▸ **Brano scelto**:
Tipico artigianato dei Dogon (molto ricercato dagli antiquari occidentali): una scala (io la usavo quando la sera salivo sui tetti delle case a dormire perché faceva meno caldo che dentro le case) e una porta.
Il ricordo che ho di quelle notti sono le zanzare di notte e all’alba il rumore delle mosche che arrivavano a sostituire le zanzare...
 La loro vita è costellata di feste e cerimonie, riservate esclusivamente agli uomini, di cui la più importante è il Segui, che si celebra ogni 60 anni per festeggiare la fine e l’inizio di un ciclo di vita, quando la stella Sirio compare in un punto preciso del cielo.”


Dice Marco Aime, antropologo e grande conoscitore dei Dogon:

l’attività scultorea per la quale questo popolo è diventato famoso, è un’arte totalmente intrisa di religiosità. Le statue lignee rappresentano spesso la dea madre, evocano la fertilità e la sacralità della natura. Le opere più antiche sono state portate via dai collezionisti europei, ma gli artigiani locali le hanno riprodotte e inserite anche nelle abitazioni.


AGGIORNAMENTO 2020
(Tratto dalla rivista Africa, testo di Marco Aime)
Il leggendario popolo del Mali che abita la falesia di Bandiagara, un tempo oasi di pace frequentata dai turisti, è sconvolto dalle violenze di matrice etnica e jihadista che stanno insanguinando la regione.

▸ **Compito 1**: Riporta senza modifiche la parte del brano sui Dogon che va da "Tipico artigianato dei" a "e una porta.".
▸ **Compito 2**: Riscrivi in forma più breve il paragrafo del brano sui Dogon che comincia con "l'attività scultorea per la quale", conservandone i fatti principali.
▸ **Compito 3**: Secondo il brano sui Dogon, che cosa rappresentano o evocano le statue lignee? Elenca tutto ciò che vi è indicato.

▸ **Dati forniti**:

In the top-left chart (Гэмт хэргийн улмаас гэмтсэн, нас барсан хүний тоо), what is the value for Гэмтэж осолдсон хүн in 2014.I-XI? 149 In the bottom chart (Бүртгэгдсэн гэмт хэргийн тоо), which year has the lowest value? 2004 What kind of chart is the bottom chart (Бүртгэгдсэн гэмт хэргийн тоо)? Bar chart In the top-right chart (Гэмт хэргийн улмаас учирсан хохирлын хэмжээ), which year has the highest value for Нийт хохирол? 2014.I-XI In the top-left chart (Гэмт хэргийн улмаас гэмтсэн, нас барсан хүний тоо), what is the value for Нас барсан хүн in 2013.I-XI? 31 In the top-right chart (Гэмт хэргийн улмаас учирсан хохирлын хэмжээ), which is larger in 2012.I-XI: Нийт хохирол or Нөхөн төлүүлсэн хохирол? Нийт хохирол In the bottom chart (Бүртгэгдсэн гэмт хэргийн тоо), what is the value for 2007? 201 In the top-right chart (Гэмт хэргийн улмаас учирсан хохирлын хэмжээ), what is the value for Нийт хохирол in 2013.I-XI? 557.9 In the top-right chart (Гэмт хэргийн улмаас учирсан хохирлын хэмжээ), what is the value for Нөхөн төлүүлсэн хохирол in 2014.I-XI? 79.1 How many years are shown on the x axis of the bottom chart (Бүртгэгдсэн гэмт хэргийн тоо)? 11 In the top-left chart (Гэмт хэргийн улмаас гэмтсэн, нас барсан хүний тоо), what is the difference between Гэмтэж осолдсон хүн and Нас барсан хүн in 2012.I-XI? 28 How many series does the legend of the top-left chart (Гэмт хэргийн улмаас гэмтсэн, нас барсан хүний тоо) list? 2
---
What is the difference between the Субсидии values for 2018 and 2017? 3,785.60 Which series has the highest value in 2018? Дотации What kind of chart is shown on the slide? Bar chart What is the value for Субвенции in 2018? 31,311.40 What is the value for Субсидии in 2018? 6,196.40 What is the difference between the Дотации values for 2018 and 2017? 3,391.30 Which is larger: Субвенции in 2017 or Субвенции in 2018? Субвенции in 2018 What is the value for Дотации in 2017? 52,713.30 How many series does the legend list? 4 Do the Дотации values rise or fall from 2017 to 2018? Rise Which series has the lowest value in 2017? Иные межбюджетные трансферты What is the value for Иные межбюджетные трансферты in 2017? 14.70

▸ **Risultato 1**:
Tipico artigianato dei Dogon (molto ricercato dagli antiquari occidentali): una scala (io la usavo quando la sera salivo sui tetti delle case a dormire perché faceva meno caldo che dentro le case) e una porta.

▸ **Risultato 2**: La scultura, che ha reso famosi i Dogon, è un'arte profondamente religiosa. Le statue in legno raffigurano spesso la dea madre ed evocano la fertilità e la sacralità della natura. Le opere più antiche sono state portate via dai collezionisti europei, ma gli artigiani locali le hanno riprodotte e collocate anche nelle case.

▸ **Risultato 3**:
- la dea madre
- la fertilità
- la sacralità della natura